QUANDO TE FOSTE EMBORA

Vou pegar na solidão em que me deixaste e atirá-la porta fora, vou mandá-la para bem longe, para um sítio em que ela não me olhe e que eu não a sinta sequer, fartei-me de a carregar sobre os ombros e dizer a ela que era a minha melhor amiga, espero não sentir falta dela.

Dela não sinto, mas de ti... o meu orgulho completamente ferido, por dentro tudo esquecido, mas quando te fores embora fecha a porta, era assim que eu dizia, pois por entre a corrente de ar pode voltar a solidão, que sinto com ou sem ti, mas quando não estás sinto-a, sinto-a muito mais forte quase que entra e se senta à mesa comigo e eu olho para ela e percebo: dois pobres seres sentados aqui, um deles pensando em ti e tu sabes qual é!

Ela não me olha nos olhos, não me fala cara a cara mas dói-me e é uma dor forte que não sai do corpo, que não sai da cabeça, que envolve e que me amarga a pequena alma que carrego... ah esquece, já nem carrego alma, só carrego a solidão, a solidão dos dias perdidos, dos amigos escondidos, sei onde eles estão e eles ao não me verem também já sabem onde eu estou. Estou farto de ver sempre as mesmas caras, aquelas de enterro, aquelas de desespero em que se encontra a minha por não saber que te tinha. Mas será que te tinha?

Ao meu lado não eras tu, já estava ela aquela que se senta comigo à mesa cheia de beleza que é pura de natureza, transpira dor, cor cinzenta, dor, aquela que sementa este triste ser amargo dentro de mim e tudo ficou pior desde o dia em que te foste embora!

É curioso pensar que te tinha quando na verdade se calhar até nunca foste minha, mas deixar de te ver deixou-me mais amargo, mais desanimado, desconfiado, desacreditado, senti-me desamado por tudo, senti-me amado por nada, o nada que me queria, que me via, que me cuidava e sem querer magoar o nada magoei-me a mim, mas parei e pensei: nada? mas eu não sou...

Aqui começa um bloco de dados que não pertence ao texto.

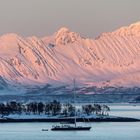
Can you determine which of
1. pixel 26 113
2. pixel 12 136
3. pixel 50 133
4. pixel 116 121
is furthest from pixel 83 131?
pixel 26 113

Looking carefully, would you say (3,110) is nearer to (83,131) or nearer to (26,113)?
(26,113)

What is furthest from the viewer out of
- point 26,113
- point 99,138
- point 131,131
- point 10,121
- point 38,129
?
point 26,113

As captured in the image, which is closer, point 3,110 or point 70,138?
point 70,138

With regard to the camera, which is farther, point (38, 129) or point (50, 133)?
point (38, 129)

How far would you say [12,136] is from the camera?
97875mm

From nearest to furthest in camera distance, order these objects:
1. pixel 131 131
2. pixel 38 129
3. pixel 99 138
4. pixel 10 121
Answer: pixel 99 138 → pixel 131 131 → pixel 38 129 → pixel 10 121

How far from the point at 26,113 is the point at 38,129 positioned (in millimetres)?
43273

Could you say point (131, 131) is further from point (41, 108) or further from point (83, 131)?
point (41, 108)

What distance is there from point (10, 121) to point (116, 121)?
52.9 feet

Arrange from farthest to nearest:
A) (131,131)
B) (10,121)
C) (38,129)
Answer: 1. (10,121)
2. (38,129)
3. (131,131)

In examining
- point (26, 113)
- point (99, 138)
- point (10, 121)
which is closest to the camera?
point (99, 138)

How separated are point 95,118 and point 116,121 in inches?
211

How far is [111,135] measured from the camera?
9800 cm

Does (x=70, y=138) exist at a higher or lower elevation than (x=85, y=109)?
lower
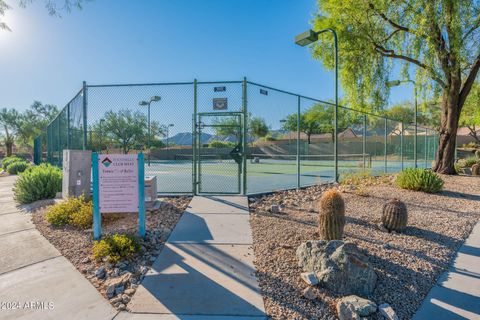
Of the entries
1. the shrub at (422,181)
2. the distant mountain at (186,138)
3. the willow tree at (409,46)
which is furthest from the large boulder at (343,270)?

Pois já sei o resto da história que na minha lembrança ficou, já nem tenho memória às vezes, lembro-me de uns poucos bons momentos mas é triste pensar assim, dizer assim, poucos bons? Será que algo que sabe a tão pouco pode ser verdadeiramente bom? Ou podemos pensar daquela maneira que nos alegra o dia, "foi bom enquanto durou"...

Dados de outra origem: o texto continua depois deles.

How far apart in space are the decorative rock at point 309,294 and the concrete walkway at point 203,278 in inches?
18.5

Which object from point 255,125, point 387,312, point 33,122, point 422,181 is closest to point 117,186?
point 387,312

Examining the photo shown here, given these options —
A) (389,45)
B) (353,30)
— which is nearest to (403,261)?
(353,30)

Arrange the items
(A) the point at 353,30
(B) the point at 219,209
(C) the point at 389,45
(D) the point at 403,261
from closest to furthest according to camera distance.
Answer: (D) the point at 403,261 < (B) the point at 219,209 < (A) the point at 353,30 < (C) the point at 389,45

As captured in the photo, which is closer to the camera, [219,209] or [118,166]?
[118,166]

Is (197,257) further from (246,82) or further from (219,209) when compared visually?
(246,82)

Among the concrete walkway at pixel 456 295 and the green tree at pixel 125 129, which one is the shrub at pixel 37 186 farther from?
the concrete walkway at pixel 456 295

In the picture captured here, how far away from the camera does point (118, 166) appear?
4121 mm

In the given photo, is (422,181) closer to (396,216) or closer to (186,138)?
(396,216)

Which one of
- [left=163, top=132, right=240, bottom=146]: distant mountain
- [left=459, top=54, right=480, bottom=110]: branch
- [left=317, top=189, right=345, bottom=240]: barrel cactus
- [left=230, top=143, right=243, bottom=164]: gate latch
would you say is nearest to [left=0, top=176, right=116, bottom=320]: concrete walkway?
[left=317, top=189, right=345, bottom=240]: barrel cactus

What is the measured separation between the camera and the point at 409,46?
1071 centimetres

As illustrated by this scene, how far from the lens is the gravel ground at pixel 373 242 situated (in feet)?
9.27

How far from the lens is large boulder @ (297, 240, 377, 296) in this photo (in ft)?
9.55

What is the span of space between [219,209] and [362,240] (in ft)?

Já nem sequer te via mas sei que estava por perto, ou se calhar até não, não fiz menção de te questionar porque tudo o que é questionado leva à dúvida e eu duvido que estivesses lá para me ouvir gritar porque quem me ouve gritar não sabe o que está a ouvir, e quando eu grito, é tudo mentira e quando eu choro não é verdade e ao ver-te eu sentia a tua vaidade, ansiosa por te mostrares ao mundo como o mundo era, mas o mundo nunca é nem nunca foi só a casa de uma pessoa, hoje pode ser a minha amanhã saio de casa e quando volto perco-me no tempo e choro. Quando sei que uma pequena pausa faz bem, mas na verdade só me faz lembrar de ti, tudo me faz lembrar de ti, não eras apenas mais um corpo que estava aqui e que eu olhava e convivia, eras a paixão viciante, eras a alegria, como pudeste partir assim? 

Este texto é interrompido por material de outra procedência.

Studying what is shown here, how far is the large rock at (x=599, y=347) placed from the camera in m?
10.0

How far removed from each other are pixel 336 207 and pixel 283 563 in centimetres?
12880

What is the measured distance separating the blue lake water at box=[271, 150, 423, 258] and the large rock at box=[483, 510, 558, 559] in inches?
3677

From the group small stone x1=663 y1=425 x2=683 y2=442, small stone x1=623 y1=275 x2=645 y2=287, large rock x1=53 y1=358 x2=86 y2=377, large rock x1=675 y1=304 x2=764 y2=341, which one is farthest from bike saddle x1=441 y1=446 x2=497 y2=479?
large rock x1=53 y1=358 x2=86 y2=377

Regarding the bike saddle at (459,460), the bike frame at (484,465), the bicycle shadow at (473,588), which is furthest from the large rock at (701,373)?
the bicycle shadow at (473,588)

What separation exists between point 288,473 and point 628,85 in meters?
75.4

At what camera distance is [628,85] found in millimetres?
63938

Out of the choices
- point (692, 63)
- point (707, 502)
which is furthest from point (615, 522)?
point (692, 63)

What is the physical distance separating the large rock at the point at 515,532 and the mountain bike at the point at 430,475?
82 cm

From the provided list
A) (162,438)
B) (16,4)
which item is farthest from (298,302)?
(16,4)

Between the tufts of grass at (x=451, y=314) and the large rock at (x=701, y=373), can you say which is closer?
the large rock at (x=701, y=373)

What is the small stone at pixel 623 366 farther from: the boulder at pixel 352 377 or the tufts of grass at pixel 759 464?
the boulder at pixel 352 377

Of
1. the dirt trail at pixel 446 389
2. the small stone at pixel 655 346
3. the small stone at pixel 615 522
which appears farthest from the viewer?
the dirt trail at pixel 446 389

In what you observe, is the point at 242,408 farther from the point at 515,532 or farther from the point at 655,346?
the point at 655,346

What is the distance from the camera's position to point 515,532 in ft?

Nem tu sabias, nem eu sabia, fiquei desesperado, o vento passava e eu sentia o teu cheiro, sentia que aquele vento te ia trazer de volta, tu eras, tu sempre foste diferente, eu sei que tu sempre foste diferente, tu nunca me soubeste a pouco e foste para mim o que eu não fui para ti, mas hoje eu já não te ouço, não sei se me ouves, triste por dentro, alegre por fora, nunca soube conquistar, mas conquistava sabendo, sabendo que estavas algures por aqui, é claro que nunca imaginei o que iria vir, mas é sempre triste chorar por ti, quando foste a pessoa que me ensinou a sorrir, chorar nunca ninguém me ensinou, então como é que o consigo fazer? Acho que a tua partida me ensinou a fazê-lo.

Não sei se o mar te vai trazer já que o vento não me soube responder, bati no vento mas ele é mais forte que eu, atirei pedras ao mar, elas foram engolidas, olhei para o céu e depois para o chão, depois fui em frente, foste tu que disseste que era cedo para olhar para trás e caminhei sem ti pela primeira vez, desejando que fosse também a última, mas não foi e tu já não estás mais aqui e eu já não sonho mais sem ti, sem ti ficou tudo mais negro, vivo na escuridão, corri em frente e não te vi mas se for sempre em frente ainda hei-de ver o que perdi.